Men, Ages 30 - 34 N(μ =4313, sigma = 583)
Women, Ages 25 - 29 N(μ =5261, sigma = 807)
z_leo <- (4948-4313)/583
z_leo
## [1] 1.089194
Mary
z_mary <- (5513-5261)/807
z_mary
## [1] 0.3122677
Comparing their times with respect to the averages in their groups, Mary performed better in her group. Her finish time was within 10% of the mean while Leo’s finish time was greater than 10%.
Leo
percent_leo <- (1- pnorm(4948,mean = 4313, sd = 583))*100
percent_leo
## [1] 13.80342
Mary
percent_mary <- (1 - pnorm(5513,mean = 5261, sd = 807))*100
percent_mary
## [1] 37.74186
Yes, it would effect the answers in parts (b)-(e) since some means/standard deviations would be different.
mean_heights <- 61.52
sd_heights <- 4.58
total_women <- 25
heights <- c(54,55,56,56,57,58,58,59,60,60,60,61,61,62,62,63,63,63,64,65,65,67,67,69,73)
one_sd <- 100*sum(heights > (mean_heights-1*sd_heights) & heights < (mean_heights+1*sd_heights))/total_women
two_sd <- 100*sum(heights > (mean_heights-2*sd_heights) & heights < (mean_heights+2*sd_heights))/total_women
three_sd <- 100*sum(heights > (mean_heights-3*sd_heights) & heights < (mean_heights+3*sd_heights))/total_women
rule <- c(one_sd,two_sd,three_sd)
rule
## [1] 68 96 100
Yes it follows the rule
hist(heights, probability = T)
# lines(x = x, y = dnorm(x = x, mean = 61.25, sd = 4.58), col = 'red')
qqnorm(heights)
The distribution appears to be nearly normal. Based on the pictures (in the homework), the bell curve on the histogram plot and the probability plot shows a pretty normal distribution.
(0.98)^9 * 0.02
## [1] 0.01667496
(0.98)^100
## [1] 0.1326196
1/0.02
## [1] 50
In 50 attemps, the standard deviation is sqrt(nxpxq), where q = 1-p
sqrt(50*.98*.02)
## [1] 0.9899495
1/.05
## [1] 20
sqrt(20*.95*.05)
## [1] 0.9746794
If we increase the probability of deffects, the mean for a defective product to be produced would lower, and the standard deviation would .70 as we approach 50% deffective rate after which it would return to .9899495 as we increase deffective rate towards 98%.
boy <- 0.51
girl <- 0.49
prob_2_boys <- choose(3,2)*(boy^2)*(girl)
prob_2_boys
## [1] 0.382347
prob_2_boys <- boy*boy*girl + boy*girl*boy + girl*boy*boy
prob_2_boys
## [1] 0.382347
The approach in part b is tedious because of the number of combinations (8 choose 3 = 56). Using combinatorics, we can simply this process as see in problem a.
serve <- 0.15
no_serve <- 0.85
choose(9,2)*(serve^2)*(no_serve^7)*serve
## [1] 0.03895012
0.15 - each attemp is iid so the probability of any given serve being successful will be 0.15.

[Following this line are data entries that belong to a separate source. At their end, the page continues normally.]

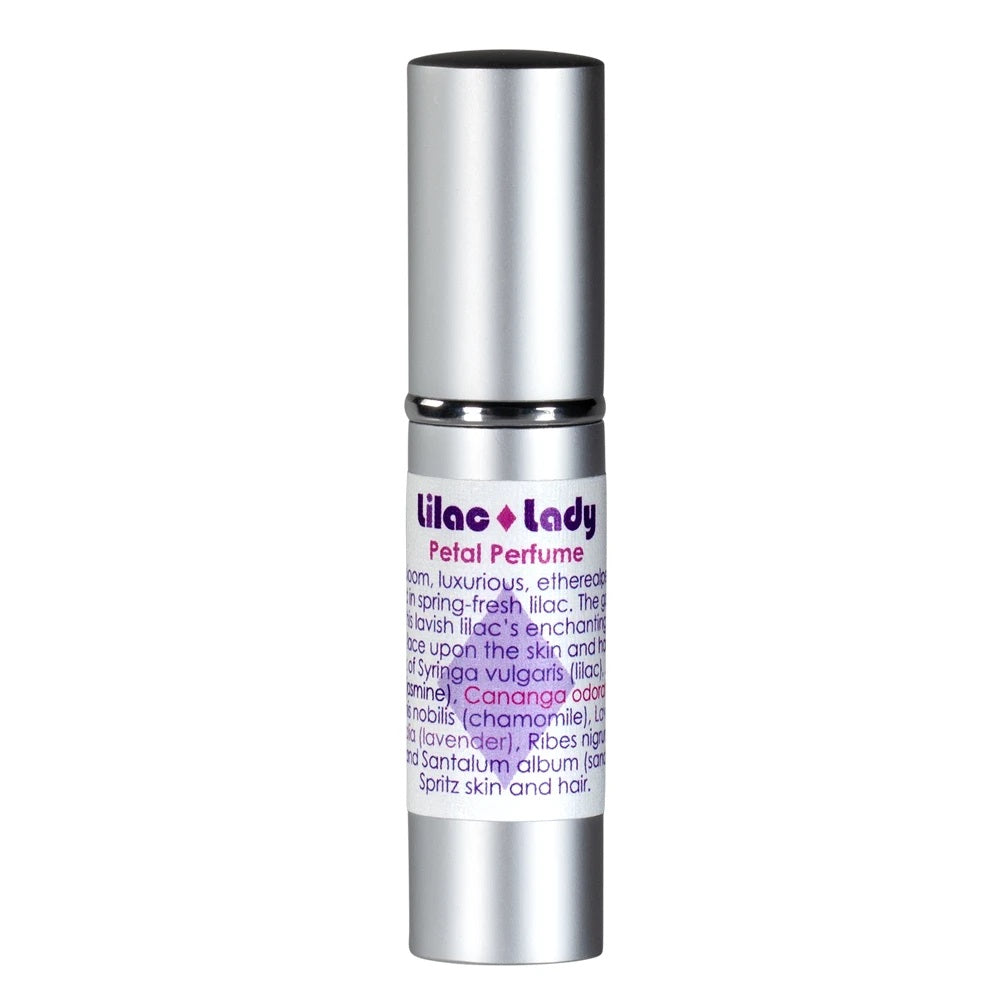 LIVING LIBATONS Petal Perfume Lilac Lady 5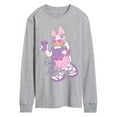 thumbnail image 1 of Disney - Daisy Cool Street Clothes - Men's Long Sleeve Graphic T-Shirt, 1 of 4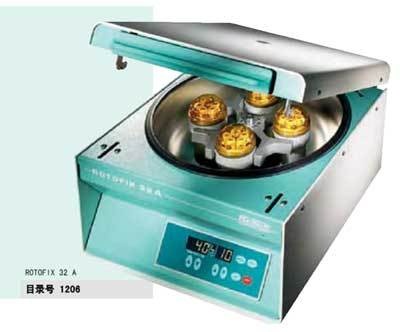 德国Hettich ROTOFIX32A离心机的图片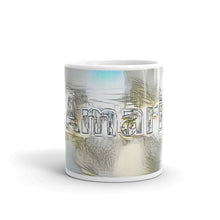 Load image into Gallery viewer, Amari Mug Victorian Fission 10oz front view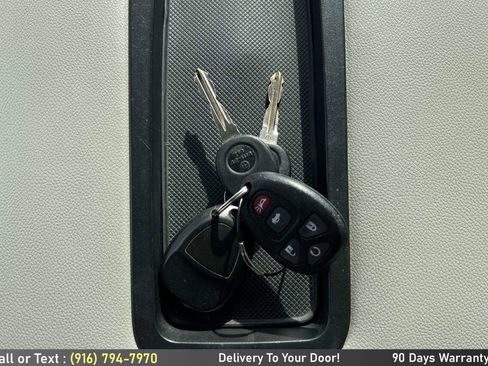 Used 2013 Chevrolet Silverado 1500 LTZ w/ LTZ Plus Package image 14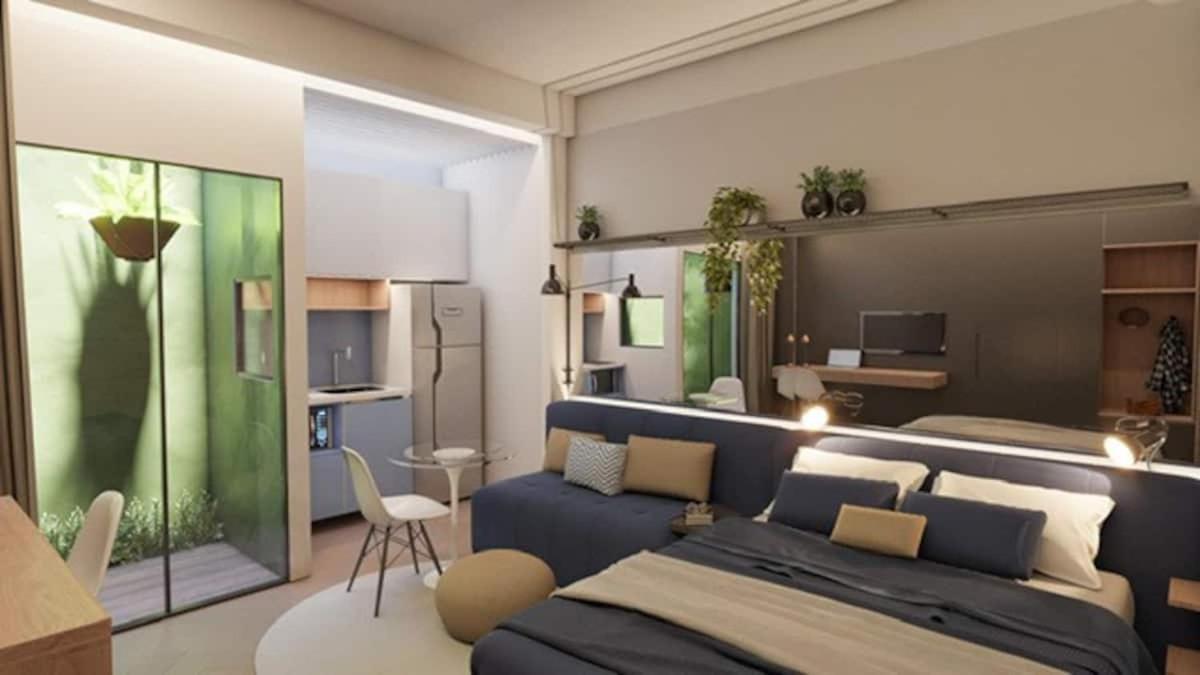 Jk Luxury Stay São Paulo Buitenkant foto
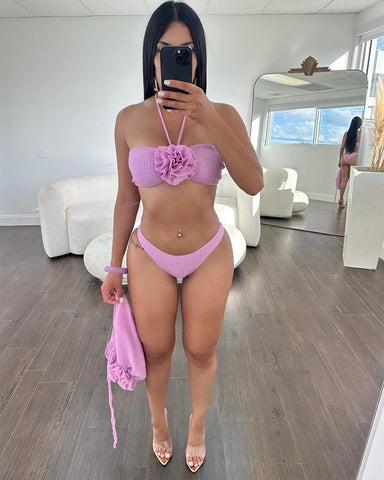 Amalfi Coast Swim Set (Lilac) Amalfi Coast Swim Set (Lilac)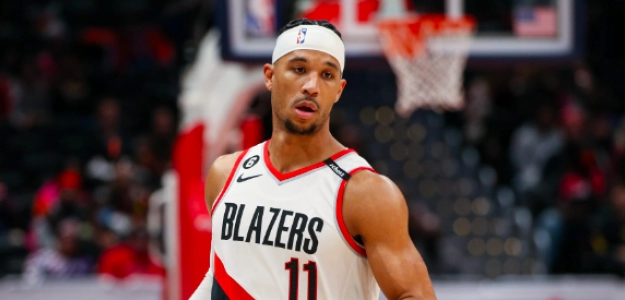 Josh Hart, nuevo jugador de New York Knicks.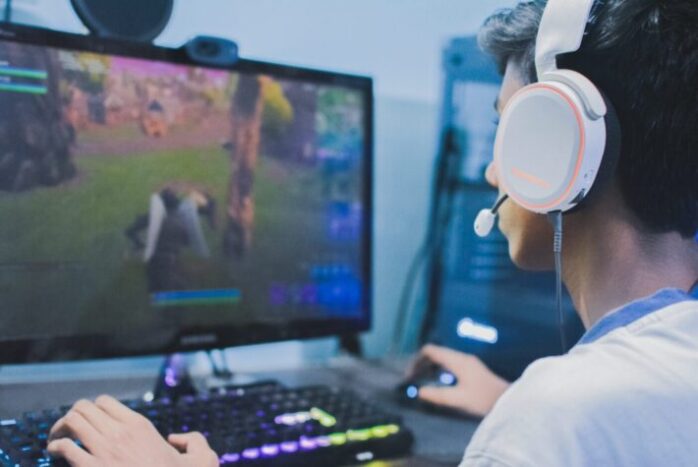 Computer Gaming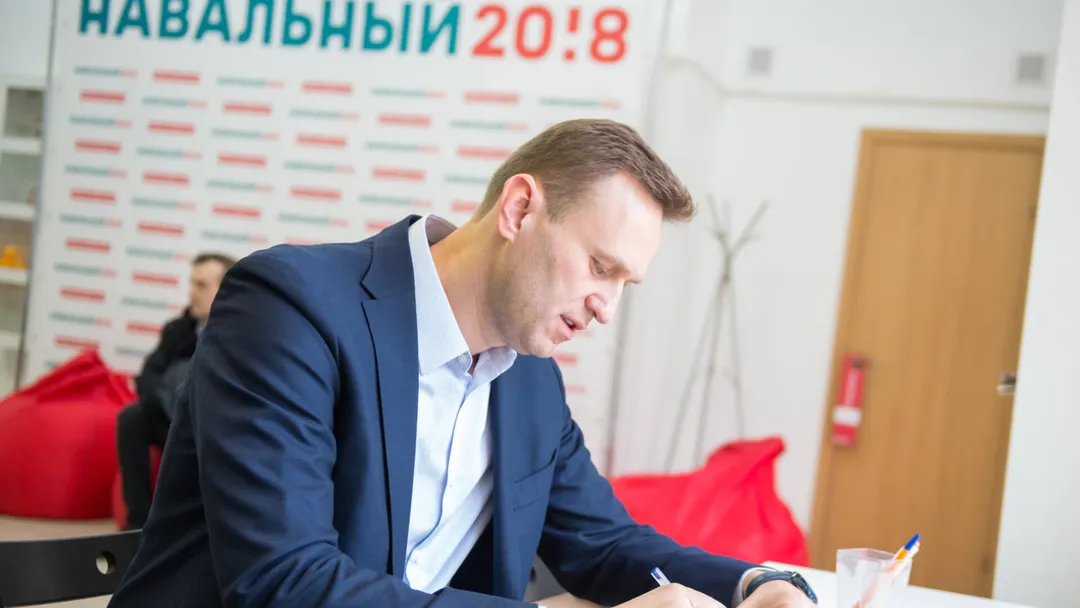 Верификация подписей в поддержку Алексея Навального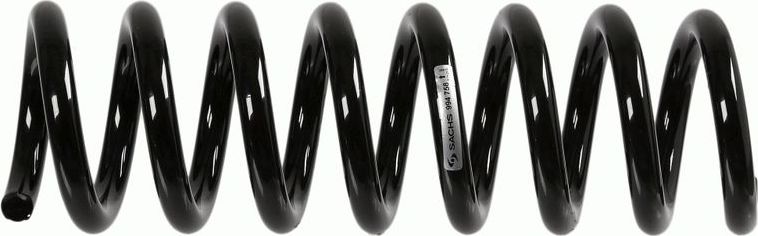 Пружина подвески SACHS. Артикул 994 758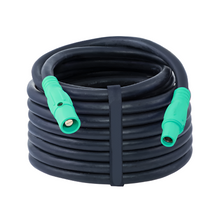 1 AWG Genflex Type W Power Cable With CAM Connectors (25ft)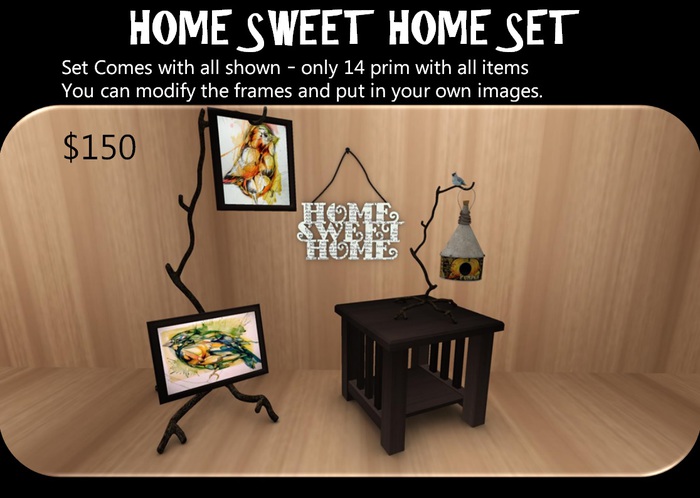 Pumpkin Birdhouse Set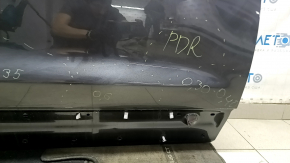 The door is bare, front right, Lincoln MKC 15-19, beige SK, painted 0.2, dented, made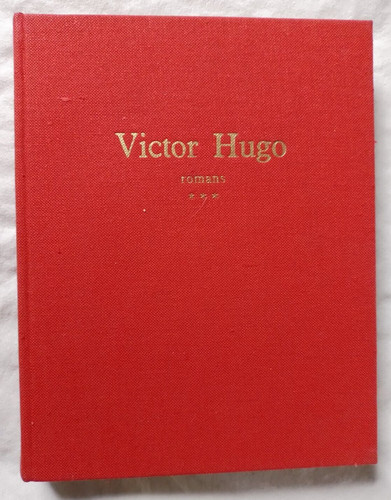 Victor hugo romans - victor,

In (a), we are explaining 2 series of events that are all iid. The first series of events is her having 2 successful serves out of 9. The second is her having just 1 successful serve, which is probability 0.15. In order to get the probability of event (a) we must multiply the probability of series 1 with the probability of series 2. In (b), we are only testing whether the 10th serve will be successful or not. As stated in the description, each serve is independent of each other, meaning the 10th serve is not affected by the outcomes of the previous 9 serves. It is only 1 event counting 1 serve as opposed to (b) that counts a series of events.